C’est avec un enthousiasme inquiétant que Nicolas Sarkozy et Xavier Darcos sont en train de transformer l’école publique. Derrière ces réformes, il y a une idéologie, inspirée de mouvements sectaires ou d’extrême droite. Elle est expliquée avec brio par Eddy Khaldi, enseignant et Muriel Fitoussi, journaliste, dans un livre à paraître lundi 25 août aux éditions Demopolis, « Main basse sur l’école publique ». « Bakchich » publie quelques bonnes feuilles de ce livre-enquête qui dépasse de loin le simple résumé des événements de l’année en matière scolaire.
Nouveaux programmes, suppression des cours le samedi matin, introduction de leçons d’instruction civique et morale, voilà un aperçu de ce qui attend nos petits inscrits à l’école primaire à la rentrée de septembre.
Il faut dire que l’école intéresse beaucoup le père Darcos.
Depuis septembre 2007, Xavier Darcos, ministre de l’Education nationale, a entamé son projet de réformes du primaire, qui n’est pas du goût de tous. Nombreux sont les enseignants et parents d’élèves qui jugent ces propositions menaçantes pour l’école publique et son principe d’équité, et s’inquiètent de la qualité de l’enseignement, elle aussi un brin menacée. Ca y est, c’est dit, les professeurs des écoles devraient perdre beaucoup moins de temps à prendre des notes sur des cours de pédagogie sur les bancs des IUFM d’ici 2010.

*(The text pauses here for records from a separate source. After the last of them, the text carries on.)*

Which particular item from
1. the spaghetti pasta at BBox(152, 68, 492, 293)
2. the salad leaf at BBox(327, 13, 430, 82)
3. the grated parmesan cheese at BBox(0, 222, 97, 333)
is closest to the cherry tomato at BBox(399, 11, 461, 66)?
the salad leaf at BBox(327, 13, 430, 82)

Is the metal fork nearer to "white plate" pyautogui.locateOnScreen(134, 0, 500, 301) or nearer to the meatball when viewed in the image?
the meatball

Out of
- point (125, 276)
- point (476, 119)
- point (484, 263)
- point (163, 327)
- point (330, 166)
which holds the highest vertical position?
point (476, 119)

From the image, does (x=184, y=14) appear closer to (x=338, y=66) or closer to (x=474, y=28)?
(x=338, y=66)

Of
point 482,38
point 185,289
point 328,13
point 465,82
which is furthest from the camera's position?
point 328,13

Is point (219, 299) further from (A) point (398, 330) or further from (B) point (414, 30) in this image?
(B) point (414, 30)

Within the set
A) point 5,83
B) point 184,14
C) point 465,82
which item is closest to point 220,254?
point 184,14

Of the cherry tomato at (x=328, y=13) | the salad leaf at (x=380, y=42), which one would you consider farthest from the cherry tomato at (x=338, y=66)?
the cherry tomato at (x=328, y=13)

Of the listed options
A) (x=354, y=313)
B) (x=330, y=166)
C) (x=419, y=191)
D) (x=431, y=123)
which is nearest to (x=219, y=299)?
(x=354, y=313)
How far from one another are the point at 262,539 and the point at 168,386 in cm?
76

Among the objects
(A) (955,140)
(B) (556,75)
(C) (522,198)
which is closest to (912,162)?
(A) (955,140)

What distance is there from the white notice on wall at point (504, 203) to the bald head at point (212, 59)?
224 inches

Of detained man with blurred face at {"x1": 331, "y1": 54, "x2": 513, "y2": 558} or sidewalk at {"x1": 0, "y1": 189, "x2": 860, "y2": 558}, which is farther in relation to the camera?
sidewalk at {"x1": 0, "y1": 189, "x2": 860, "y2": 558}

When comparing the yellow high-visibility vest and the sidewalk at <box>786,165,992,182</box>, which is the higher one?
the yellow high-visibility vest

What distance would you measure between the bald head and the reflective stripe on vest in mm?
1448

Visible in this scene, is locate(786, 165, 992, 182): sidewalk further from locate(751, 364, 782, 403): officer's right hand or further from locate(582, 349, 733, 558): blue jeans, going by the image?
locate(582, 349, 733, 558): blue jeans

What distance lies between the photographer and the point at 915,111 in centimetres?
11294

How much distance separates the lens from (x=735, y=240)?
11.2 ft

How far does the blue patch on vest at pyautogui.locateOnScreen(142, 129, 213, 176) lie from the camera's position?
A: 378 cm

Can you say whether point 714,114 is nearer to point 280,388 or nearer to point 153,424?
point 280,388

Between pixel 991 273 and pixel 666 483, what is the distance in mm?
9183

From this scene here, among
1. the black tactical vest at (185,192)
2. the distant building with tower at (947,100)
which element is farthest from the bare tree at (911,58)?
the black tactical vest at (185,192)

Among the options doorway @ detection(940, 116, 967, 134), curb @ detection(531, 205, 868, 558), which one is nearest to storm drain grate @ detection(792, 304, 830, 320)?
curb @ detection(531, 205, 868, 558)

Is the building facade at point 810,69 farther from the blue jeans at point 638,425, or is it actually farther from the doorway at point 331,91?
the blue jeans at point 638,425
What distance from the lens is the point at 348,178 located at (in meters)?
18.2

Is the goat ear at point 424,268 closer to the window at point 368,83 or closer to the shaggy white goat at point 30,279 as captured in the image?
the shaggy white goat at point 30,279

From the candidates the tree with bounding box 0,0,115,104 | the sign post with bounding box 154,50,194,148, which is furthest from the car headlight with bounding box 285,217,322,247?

Contre cette avalanche de réformes, les mobilisations ont été nombreuses avant les vacances estivales. Et aujourd’hui, qu’en est-il ? Bien que « la priorité soit donnée à la rentrée des enfants, des Assemblées Générales sont d’ores prévues pour le jour de la pré-rentrée », indique à Bakchich une représentante parisienne du Syndicat National des Ecoles (SNE-CSEN). Elle ajoute : « Avant de penser dans le détail aux actions à mener à la rentrée, nous attendons le rapport de la commission de juillet du rectorat, que nous n’avons encore reçu ».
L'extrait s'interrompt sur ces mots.